Several studies have been carried out on the isolation of pharmacologically active compounds on different parts of Cassia sophera Linn [1], but no systematic work has been reported about the analysis of fatty acid by gas chromatography and mass spectrum (GC-MS) and protein content by the Kjeldahl method and the quantification of some active secondary metabolities, i.e., alkaloid, saponin, and flavonoid content of different part (leaves, stems, flowers, and seeds) so far. Keeping in mind the wide application of different plant parts of Cassis sophera Linn in traditional medicine and ayurvedic system, the abovementioned analysis was carried out.

2 Materials and methods

2.1 Collection of plant material

Fully matured fresh leaves, stems, flowers, and seeds of Cassia sophera Linn were collected from Sylhet, Bangladesh, in the month of June 2015 and identified by the taxonomist of Bangladesh National Herbarium, Dhaka, where a voucher specimen (No. 43734) has been deposited. Leaves, stems, flowers, and seeds were separately air dried. These dried samples were powdered using a 20-mesh screen in Willey mill and then used for subsequent analysis.

2.2 Reagents and standards

All reagents used were from Merck (Darmstadt, Germany) or Sigma Aldrich (Buchs, Switzerland). For fatty acid analysis, petroleum ether (b.p 40–60 °C, Merck, Germany) of AR grade, under normal atmospheric pressure, was employed for extraction.

2.3 Determination of protein content (Kjeldahl method)

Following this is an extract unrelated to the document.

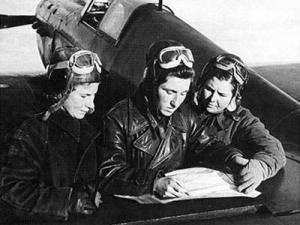 Tres aviadoras consultan la cartografía disponible antes de una misión. Litviak es la primera por la izquierda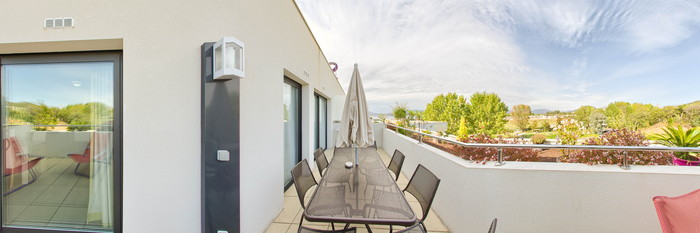 Panorama of the Privilege Suite at the Suite Home Porticcio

Protein content was determined through the micro-Kjeldahl method [25] using 2 g of the dried powder sample of leaves, stems, flowers, and seeds of the plant separately and according to the following equation.
$$ {\displaystyle \begin{array}{l} Nitrogen\;\left(\%\right)=\frac{\left(\mathrm{ml}.\mathrm{standard}\kern0.17em \mathrm{acid}\hbox{-} \mathrm{ml}\;\mathrm{Blank}\right)\times \mathrm{N}\;\mathrm{of}\kern0.17em \mathrm{acid}\times 14\times 100}{\mathrm{Weight}\kern0.17em \mathrm{of}\kern0.17em \mathrm{sample}\kern0.17em \mathrm{taken}\kern0.17em \mathrm{in}\kern0.17em \mathrm{grams}}\\ {}\mathrm{Protein}\kern0.17em \mathrm{content}\;\left(\%\right)=\mathrm{Nitrogen}\kern0.17em \mathrm{content}\%\times 6.25\end{array}} $$

2.4 Preparation of fatty acid extract and analysis by GC-MS

2.4.1 Preparation of fatty acid extract

Fatty acids were extracted separately from the powder (50 g) of leaves, stems, flowers, and seeds of Cassia sophera Linn with petroleum ether (b.p 40–60 °C) in a Soxhlet apparatus for 72 h using the method adopted by Aziz et al. [3]. The extracts were filtered using Whatman No.1 filter paper and then vacuum distilled to remove the solvent completely. The extracts were concentrated under reduced pressure in a rotary evaporator. The leaf extract was 8.92 g (8.92% w/w), and the extract from stems was 0.49 g (0.49% w/w), from flowers was 5.30 g (5.30% w/w), and from seeds was (1.10% w/w). All the extracts were kept in a nitrogen atmosphere in a refrigerator.

2.4.2 Preparation of methyl ester (FAMEs)

The fatty acid composition was determined by the analysis of their methyl esters. The fatty acids were converted to fatty acid methyl esters (FAMEs) first. Then, they were analyzed according to the method reported by Griffin [32] and by using BF3-MeOH complex according to the AOAC method [15]. Ten micrograms of the extract of different plant parts was individually used for each case.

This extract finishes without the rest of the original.